Take Nephrology as an example: all patients suffering from renal failure require lifelong treatment. In 1981, Kwong Wah Hospital began providing haemodialysis treatment with a few hospital beds in a small area; today, the hospital houses a renal centre offering treatment and out-patient services. For decades, the hospital’s renal care team has helped patients with long-term health conditions improve their ability to care for themselves and maintain their quality of life, hoping that they can return to the community and continue with their everyday lives. In this talk, the two guest speakers will illustrate the development of the Department of Medicine and Geriatrics of Kwong Wah Hospital, with emphases on the development of Nephrology, the importance of “co-operation between doctors and nurses” in specialist healthcare development, as well as the people and events they have encountered at work.
Circle of Life: Evolution of Obstetrics and Midwifery
Date: 2023/10/7 (Saturday)
Time: 2:30 p.m. to 4:30 p.m.
Venue: Hong Kong Central Library (Lecture Theatre)
Description: The evolution of medical practices and technologies in Hong Kong sheds light on the development of the city’s obstetric services. In the “Age of Wenpo (Chinese midwives)” more than a century ago, women gave birth at home. Subsequently, western midwives were introduced and the government vigorously encouraged women to give birth in hospitals in an effort to reduce maternal and infant mortality rates. The demand for midwives surged as a result. After the Second World War, society gradually stabilised, and while the demand for obstetric services continued to grow, a baby boom put the obstetric services of public hospitals under unbearable strain. Indeed, the development of obstetrics was inextricably linked with society and people’s livelihood.
The obstetric services of Kwong Wah Hospital played a major role in the development of Obstetrics in Hong Kong. Countless babies have been born in the hospital since its establishment in 1911. In 2017, Kwong Wah Hospital transferred the records of its Labour Room from 1935 to 1991 to the TWGHs Records and Heritage Office for permanent preservation and research purposes. In this talk, the speaker will offer a detailed account of how obstetric and midwife services were linked to social development in Hong Kong. She will also share the insights she gained from examining the records of the Labour Room of Kwong Wah Hospital.
A Matter of Life and Death: Development of Emergency Medicine
Date: 2023/9/16 (Saturday)
Time: 2:30 p.m. to 4:30 p.m.
Venue: Hong Kong Central Library (Lecture Theatre)
Description: The Accident & Emergency (A&E) Department is the gateway to a hospital.
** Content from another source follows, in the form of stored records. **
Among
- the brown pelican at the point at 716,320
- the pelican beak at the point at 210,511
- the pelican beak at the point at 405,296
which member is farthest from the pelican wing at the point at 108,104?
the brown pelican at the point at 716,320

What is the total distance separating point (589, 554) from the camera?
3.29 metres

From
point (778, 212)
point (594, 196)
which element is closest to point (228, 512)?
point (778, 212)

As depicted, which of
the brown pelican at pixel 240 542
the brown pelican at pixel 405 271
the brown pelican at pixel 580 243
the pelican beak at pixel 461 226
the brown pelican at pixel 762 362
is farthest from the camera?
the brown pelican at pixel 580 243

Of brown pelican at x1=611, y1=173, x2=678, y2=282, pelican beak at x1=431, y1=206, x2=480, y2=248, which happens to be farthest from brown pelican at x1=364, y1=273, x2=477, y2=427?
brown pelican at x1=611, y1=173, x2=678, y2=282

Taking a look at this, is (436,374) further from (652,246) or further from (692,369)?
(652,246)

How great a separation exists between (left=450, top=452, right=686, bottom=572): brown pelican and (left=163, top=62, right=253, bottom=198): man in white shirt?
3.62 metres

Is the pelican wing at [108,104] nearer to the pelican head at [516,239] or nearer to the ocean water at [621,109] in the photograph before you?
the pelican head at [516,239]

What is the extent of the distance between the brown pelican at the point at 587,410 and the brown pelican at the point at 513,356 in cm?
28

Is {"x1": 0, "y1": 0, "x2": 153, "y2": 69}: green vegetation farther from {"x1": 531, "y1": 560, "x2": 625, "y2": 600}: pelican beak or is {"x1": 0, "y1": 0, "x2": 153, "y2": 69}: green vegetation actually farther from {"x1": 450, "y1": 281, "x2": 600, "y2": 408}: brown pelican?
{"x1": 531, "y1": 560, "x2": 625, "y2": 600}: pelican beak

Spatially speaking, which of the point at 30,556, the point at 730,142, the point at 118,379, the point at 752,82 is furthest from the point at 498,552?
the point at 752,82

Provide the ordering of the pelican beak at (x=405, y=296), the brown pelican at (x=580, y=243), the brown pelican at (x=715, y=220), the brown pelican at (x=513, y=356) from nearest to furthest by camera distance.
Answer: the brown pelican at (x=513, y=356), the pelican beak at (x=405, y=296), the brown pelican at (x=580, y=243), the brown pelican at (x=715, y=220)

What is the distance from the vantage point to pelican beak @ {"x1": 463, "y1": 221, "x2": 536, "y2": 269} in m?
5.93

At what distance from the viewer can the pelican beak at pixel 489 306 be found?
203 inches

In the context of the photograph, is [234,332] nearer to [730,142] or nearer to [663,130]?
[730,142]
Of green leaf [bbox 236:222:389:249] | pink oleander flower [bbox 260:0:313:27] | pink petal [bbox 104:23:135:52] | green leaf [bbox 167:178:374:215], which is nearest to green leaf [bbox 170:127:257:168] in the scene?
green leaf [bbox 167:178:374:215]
People with all sorts of health conditions walk through its doors and are never turned away. How do the A&E doctors race against the clock to save patients from the brink of death? Hong Kong’s earliest A&E Department was established in Queen Mary Hospital in 1947. Before the Second World War, how were medical emergencies handled? After the war, Emergency Medicine has gone through various stages of development. In 1997, the Hong Kong College of Emergency Medicine became a member of the Hong Kong Academy of Medicine, and training of specialists in Emergency Medicine was normalised. How do specialists in Emergency Medicine learn the many skills they are required to have?
This talk will give you a glimpse of the A&E Department while illustrating the history of Emergency Medicine as well as its relationship with Hong Kong's social development.